A steady increasing competitive pressure in connection with the target of cost savings in companies requires a development of innovative solutions for products, plants and production methods in manufacturing industry. To achieve an efficient handling of the high complexity of the developed new methods and techniques, a detailed planning has to be processed already before realization.

According to the definition of REFA, the term of planning involves the systematic search and determination of targets as well as tasks and resources to reach these targets (REFA, 1985). The procedure of planning is supported by several specific software solutions (Beck, 1990; Fischer, 1990). In this connection the virtual product (Gausemeier, Ebbesmeyer & Kallmeyer, 2001) is developed in the task of Digital Manufacturing and Production (Walter, 2002). The virtual product exists in the form of a realistic, integrated computer model. Depending on the respective context, it may represent a singular part up to an entire assembly and includes all required functions for the support of design, engineering, planning, simulation, production as well as service. Apart from this definition, the term of Digital Manufacturing and Production is described as a realistic, integrated computer model of a production site containing singular processes up to the entire factory. It further includes all necessary functions for the support of planning, simulation, engineering, production as well as control and maintenance (Walter, 2002).

Task of production planning is to develop not only the product itself. Production planning further concerns the development of the production process (Gausemeier, Ebbesmeyer & Kallmeyer, 2001). Several existing regulations are valid for running production plants and even have to be considered in the state of planning (Schmigalla, 1995): Plants requiring monitoring, for instance, are defined in trade regulations. Furthermore, regulations related to the prevention of accidents are specified by the Association of Commercial and Industrial Workers’ Compensation Insurance Carriers. A consideration of significant constraints of these regulations is even possible in the state of planning plants and business units. Further, several regulations concerning the operation of electrical plants or the use of inflammable liquids influence the planning of plants and production processes (Schmigalla, 1995).

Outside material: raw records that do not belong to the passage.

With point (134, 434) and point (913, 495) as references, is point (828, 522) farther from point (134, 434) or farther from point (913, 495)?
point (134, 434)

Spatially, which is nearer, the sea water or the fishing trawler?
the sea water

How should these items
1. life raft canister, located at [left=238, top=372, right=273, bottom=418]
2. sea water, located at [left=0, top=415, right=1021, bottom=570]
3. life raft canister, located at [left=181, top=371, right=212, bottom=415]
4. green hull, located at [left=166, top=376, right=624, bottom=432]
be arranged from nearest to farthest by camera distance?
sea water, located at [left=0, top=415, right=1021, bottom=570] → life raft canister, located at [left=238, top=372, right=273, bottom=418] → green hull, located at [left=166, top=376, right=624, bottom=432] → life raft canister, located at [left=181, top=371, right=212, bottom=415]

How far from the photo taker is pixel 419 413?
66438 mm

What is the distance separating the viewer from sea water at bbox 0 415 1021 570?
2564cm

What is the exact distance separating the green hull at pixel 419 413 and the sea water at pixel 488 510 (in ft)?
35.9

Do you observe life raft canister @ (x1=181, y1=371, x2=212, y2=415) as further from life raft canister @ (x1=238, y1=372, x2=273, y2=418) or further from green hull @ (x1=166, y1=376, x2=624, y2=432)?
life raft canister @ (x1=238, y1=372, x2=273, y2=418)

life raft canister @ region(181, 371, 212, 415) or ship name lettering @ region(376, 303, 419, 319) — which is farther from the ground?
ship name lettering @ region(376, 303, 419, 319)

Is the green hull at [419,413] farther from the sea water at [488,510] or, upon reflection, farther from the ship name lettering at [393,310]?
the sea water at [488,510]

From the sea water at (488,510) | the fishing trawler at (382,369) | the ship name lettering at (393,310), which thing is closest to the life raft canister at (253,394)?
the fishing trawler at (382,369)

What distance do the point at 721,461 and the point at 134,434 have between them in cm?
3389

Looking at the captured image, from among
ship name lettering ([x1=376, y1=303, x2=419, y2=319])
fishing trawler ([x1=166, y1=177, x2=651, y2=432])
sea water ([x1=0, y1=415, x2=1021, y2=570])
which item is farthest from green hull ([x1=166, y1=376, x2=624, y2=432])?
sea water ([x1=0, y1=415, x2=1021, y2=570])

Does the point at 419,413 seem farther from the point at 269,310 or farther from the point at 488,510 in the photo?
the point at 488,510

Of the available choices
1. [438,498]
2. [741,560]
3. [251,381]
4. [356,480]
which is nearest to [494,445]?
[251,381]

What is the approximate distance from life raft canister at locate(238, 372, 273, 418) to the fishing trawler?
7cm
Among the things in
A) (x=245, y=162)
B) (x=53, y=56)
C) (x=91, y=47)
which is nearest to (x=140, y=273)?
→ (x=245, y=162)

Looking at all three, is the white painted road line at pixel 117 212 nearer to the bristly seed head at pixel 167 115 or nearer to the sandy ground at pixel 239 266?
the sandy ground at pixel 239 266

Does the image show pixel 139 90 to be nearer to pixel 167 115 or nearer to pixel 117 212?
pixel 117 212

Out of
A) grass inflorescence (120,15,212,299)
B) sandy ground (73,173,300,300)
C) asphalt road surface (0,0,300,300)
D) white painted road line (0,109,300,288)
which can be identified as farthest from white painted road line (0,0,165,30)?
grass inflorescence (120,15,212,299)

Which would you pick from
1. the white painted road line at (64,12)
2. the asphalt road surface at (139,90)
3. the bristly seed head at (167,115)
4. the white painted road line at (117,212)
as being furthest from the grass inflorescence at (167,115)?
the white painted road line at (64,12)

Apart from the mainly technical view, production planning over and above that proceeds referred to environment, taking related laws and regulations into account. In this respect the German law “Bundes-Immissionsschutzgesetz” represents an example, as a significant part of this act contains the aspect of building and running plants that require official authorization (Marx Gómez, Grünwald, Griese, Petri, Rosenau-Tornow & Eppers, 2004; von Blumenthal, 2002). Further fields of application constitute the usage of hazardous substances or water-polluting substances that are regulated by specific environmental laws as well: Typical examples are the German regulation concerning hazardous substances (GefStoffV) and the regulation for plants concerning water-polluting substances (VAwS). Requirements related to industrial safety and health care additionally have to be considered in the planning process. The term of industrial safety contains all the actions for protecting life and health of the working employees, to preserve their working capacity as well as to organize the work in a human way. A main target in this connection is the prevention of accidents at work as well as occupational illness that can especially be achieved by a safe design of the technical equipment and precautions in employing. Precautions concerning dangerous plants, material or radiation represent examples in this case (von Blumenthal, 2002; Frolov, 2003).